De las esquinas de los pabellones, de los cobertizos, de detrás de las murallas del monasterio aparecían grupos de colonos que iban al club. Los pequeños echaban muchas veces a correr, pero eran inmediatamente frenados por diversas impresiones casuales. Los muchachos de la colonia Gorki y los kuriazhanos se habían mezclado ya y charlaban entre sí acerca de no sé qué temas que, según todos los indicios, tenían un carácter de enseñanzas morales. No obstante, la mayoría de los kuriazhanos se mantenía al margen.
El club, frío y desierto, se llenó de una abigarrada muchedumbre, pero las camisas blancas de los gorkianos se aproximaron más hacia el altar. Yo observé que eso se hacía por indicación de Taraniets, que, a todo evento, concentraba las fuerzas.

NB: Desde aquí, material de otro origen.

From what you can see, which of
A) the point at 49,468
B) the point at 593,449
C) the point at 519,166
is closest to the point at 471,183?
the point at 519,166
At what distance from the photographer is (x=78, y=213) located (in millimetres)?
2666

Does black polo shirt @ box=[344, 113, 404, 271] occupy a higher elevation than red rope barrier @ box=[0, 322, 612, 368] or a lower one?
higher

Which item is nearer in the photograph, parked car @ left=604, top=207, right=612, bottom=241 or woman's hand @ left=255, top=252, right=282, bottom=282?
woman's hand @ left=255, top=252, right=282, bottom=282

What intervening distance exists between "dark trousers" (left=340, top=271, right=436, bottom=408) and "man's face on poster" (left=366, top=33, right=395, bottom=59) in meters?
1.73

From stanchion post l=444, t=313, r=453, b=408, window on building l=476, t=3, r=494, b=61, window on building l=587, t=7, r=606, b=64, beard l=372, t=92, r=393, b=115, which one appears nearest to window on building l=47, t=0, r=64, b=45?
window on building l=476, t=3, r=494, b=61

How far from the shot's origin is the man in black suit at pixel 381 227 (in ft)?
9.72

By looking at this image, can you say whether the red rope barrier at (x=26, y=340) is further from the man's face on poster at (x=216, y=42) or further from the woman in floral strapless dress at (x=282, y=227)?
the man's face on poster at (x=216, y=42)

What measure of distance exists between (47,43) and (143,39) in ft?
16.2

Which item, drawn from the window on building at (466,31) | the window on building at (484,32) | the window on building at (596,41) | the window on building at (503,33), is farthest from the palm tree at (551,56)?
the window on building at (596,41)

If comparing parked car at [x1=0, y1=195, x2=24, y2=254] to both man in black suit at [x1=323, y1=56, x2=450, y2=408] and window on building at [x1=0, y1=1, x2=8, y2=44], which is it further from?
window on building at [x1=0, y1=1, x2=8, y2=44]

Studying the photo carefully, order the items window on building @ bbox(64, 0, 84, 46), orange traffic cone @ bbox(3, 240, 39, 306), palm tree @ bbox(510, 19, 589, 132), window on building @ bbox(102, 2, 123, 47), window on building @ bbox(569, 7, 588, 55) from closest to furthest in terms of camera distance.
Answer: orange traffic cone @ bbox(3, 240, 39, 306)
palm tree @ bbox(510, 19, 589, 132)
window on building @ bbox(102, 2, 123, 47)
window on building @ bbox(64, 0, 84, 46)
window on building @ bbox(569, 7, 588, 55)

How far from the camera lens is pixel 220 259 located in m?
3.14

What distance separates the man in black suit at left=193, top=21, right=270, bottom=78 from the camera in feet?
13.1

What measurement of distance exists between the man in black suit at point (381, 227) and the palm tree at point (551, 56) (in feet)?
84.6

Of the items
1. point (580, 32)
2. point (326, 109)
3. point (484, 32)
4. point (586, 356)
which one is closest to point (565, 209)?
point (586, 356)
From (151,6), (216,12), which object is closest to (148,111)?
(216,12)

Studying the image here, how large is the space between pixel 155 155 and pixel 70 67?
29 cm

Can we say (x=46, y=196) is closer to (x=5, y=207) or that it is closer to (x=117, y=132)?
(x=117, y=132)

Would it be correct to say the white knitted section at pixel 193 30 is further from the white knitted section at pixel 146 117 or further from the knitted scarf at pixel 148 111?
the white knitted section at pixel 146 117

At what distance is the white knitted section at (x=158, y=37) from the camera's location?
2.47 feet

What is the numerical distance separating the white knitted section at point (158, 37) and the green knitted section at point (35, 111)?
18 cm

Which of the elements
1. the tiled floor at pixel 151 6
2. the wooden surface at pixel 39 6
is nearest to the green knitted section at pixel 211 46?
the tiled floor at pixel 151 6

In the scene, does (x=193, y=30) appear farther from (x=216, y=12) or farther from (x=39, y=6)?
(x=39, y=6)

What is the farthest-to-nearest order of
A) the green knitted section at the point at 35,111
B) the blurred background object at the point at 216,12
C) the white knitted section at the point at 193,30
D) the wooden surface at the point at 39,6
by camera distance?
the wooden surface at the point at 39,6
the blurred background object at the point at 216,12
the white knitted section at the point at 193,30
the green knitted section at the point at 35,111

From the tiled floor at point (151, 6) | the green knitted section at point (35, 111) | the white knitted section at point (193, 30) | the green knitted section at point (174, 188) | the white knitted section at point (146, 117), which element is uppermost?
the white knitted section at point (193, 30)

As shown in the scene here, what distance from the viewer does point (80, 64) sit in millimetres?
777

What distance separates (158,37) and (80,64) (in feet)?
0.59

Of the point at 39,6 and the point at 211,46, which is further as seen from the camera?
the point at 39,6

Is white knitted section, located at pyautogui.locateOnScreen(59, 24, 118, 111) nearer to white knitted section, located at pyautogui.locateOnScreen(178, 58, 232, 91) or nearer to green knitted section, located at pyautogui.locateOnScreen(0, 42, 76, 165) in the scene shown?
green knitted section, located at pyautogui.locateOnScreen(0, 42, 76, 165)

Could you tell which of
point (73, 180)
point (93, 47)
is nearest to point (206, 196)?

La debilidad numérica del grupo de choque de los gorkianos saltaba a la vista. De las cuatrocientas personas de la reunión, ellos eran unos cincuenta: los destacamentos segundo, tercero y décimo estaban ocupados en la instalación del ganado, y Osadchi tenía en Rizhov a unos veinte colonos, sin contar a los rabfakianos. Además, nuestras muchachas no entraban en la cuenta. Las muchachas de Kuriazh las habían recibido muy cariñosamente, de un modo casi conmovedor, con besos e interminables conversaciones, y las habían dado albergue en su dormitorio, que no en vano Olia Lanova había arreglado con tanto afán.
Antes de abrir la reunión, Zhorka Vólkov me preguntó en un susurro:
- Entonces, ¿andarse sin rodeos?
- Sin rodeos -contesté.
Zhorka salió al altar y se dispuso a leer lo que todos nosotros llamábamos en broma declaración. Era un acuerdo de la organización del Komsomol de los gorkianos, en el que Zhorka, Vólojov, Kudlati, Zheveli y Górkovski habían depositado un sinnúmero de iniciativas, de ingenio, de amplio impulso ruso y de escrupulosa aritmética, añadiendo a ello una dosis moderada de nuestra pimienta gorkiana, de sano cariño a los camaradas y de cariñosa crueldad camaraderil.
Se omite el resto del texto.